Consigne 1:
D'après l'extrait sur le Brexit, de quoi le OUT est-il un adversaire objectif ?
Consigne 2:
Reproduisez fidèlement le passage de l'extrait sur le Brexit qui commence aux mots « 11:49 Publié dans » et se termine après « européen le montre. ».

Extrait cité:
□ □ □ □ □

11:49 Publié dans Economie- financegestion, Europe, Idées | Lien permanent | Commentaires (10) | Tags : brexit, libéralisme
Commentaires
PROCESSUS
> Vous êtes bien pessimiste !
Incontestablement, des personnalités comme Farage veulent redonner sa place à la politique comme sa déclaration au parlement européen le montre.
https://www.youtube.com/watch?v=cyYpPDeCgrk
Et même si ce n'est pas sincère, le OUT est un processus intrinsèquement politique et donc opposé au libéralisme et ce, au grand désespoir des intellos libéraux-libertaire : "C’est, dans tout le Royaume Uni, la revanche de ceux qui n’ont pas supporté de voir les Obama, Hollande et autres Merkel donner leur avis sur ce qu’ils s’apprêtaient à décider."(de l'inénarrable BHL)
Le OUT est un adversaire objectif du libéralisme, le tropisme européen en est un allié.

□ □ □ □ □

Données enregistrées:
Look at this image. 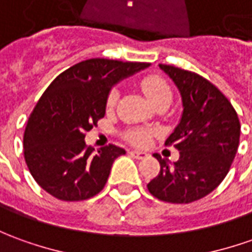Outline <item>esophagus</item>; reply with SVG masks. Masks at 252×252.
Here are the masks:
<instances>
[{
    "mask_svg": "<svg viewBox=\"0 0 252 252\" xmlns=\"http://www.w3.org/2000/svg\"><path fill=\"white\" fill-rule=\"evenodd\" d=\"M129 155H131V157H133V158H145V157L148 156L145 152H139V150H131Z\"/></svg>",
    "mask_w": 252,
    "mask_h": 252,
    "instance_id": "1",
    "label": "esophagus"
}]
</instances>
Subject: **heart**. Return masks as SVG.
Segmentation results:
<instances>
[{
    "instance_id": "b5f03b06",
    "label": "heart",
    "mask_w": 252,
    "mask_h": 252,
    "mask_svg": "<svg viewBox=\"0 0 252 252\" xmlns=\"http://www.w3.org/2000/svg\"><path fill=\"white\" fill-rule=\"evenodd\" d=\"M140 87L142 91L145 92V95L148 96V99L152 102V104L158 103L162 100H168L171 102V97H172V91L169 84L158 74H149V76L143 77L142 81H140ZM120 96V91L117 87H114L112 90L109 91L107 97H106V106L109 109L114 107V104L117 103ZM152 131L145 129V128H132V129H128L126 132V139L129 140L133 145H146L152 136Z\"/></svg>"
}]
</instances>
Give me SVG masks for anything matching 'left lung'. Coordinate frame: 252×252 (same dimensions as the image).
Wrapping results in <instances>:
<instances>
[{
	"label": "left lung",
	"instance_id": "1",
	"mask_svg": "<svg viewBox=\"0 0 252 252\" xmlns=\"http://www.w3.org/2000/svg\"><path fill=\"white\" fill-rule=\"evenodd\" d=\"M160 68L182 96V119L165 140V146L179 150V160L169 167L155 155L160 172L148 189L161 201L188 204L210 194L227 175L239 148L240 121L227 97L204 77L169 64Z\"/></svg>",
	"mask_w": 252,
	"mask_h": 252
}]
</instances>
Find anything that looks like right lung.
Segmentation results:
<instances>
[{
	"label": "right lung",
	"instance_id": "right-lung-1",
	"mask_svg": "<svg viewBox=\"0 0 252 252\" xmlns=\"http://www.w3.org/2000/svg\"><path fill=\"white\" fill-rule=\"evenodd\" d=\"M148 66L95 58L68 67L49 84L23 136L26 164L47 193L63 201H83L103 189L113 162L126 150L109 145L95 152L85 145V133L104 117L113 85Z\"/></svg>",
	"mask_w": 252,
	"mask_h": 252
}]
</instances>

□ □ □ □ □

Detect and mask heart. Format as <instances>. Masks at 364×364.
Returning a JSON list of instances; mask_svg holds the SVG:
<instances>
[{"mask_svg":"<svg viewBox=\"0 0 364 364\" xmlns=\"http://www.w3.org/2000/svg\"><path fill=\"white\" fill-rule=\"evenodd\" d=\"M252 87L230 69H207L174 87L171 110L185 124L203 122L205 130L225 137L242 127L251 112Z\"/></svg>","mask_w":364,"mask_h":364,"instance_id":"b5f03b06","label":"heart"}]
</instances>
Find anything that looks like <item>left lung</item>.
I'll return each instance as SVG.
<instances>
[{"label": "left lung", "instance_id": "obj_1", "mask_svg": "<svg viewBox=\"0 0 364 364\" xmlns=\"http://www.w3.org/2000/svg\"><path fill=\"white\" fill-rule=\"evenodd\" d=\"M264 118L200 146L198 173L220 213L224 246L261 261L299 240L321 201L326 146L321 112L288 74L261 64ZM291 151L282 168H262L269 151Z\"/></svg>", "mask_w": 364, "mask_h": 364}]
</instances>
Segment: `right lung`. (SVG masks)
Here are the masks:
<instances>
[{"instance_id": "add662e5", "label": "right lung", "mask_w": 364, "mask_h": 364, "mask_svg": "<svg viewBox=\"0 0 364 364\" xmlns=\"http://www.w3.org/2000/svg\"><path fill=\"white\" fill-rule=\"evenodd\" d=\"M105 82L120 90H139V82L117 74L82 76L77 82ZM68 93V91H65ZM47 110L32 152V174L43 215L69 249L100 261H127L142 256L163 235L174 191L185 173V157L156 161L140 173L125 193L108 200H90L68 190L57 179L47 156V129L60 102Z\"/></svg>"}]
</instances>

□ □ □ □ □

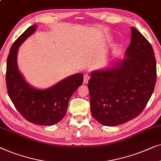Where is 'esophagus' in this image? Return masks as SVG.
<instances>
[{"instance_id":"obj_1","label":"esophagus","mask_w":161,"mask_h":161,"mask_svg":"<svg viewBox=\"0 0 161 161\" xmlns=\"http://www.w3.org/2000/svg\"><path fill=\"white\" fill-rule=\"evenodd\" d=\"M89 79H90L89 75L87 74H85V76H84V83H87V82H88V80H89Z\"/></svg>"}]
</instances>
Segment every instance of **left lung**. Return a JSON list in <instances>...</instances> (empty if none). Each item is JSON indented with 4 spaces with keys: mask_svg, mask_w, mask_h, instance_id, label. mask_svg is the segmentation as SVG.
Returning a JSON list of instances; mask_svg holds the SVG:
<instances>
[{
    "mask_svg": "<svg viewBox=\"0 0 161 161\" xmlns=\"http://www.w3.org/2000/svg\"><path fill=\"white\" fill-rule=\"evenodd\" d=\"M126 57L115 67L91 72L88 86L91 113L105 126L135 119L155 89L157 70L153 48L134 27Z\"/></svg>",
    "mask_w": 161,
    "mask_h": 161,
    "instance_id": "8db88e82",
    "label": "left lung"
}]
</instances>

□ □ □ □ □

Corrigé 1:
Du libéralisme.

Corrigé 2:
11:49 Publié dans Economie- financegestion, Europe, Idées | Lien permanent | Commentaires (10) | Tags : brexit, libéralisme
Commentaires
PROCESSUS
> Vous êtes bien pessimiste !
Incontestablement, des personnalités comme Farage veulent redonner sa place à la politique comme sa déclaration au parlement européen le montre.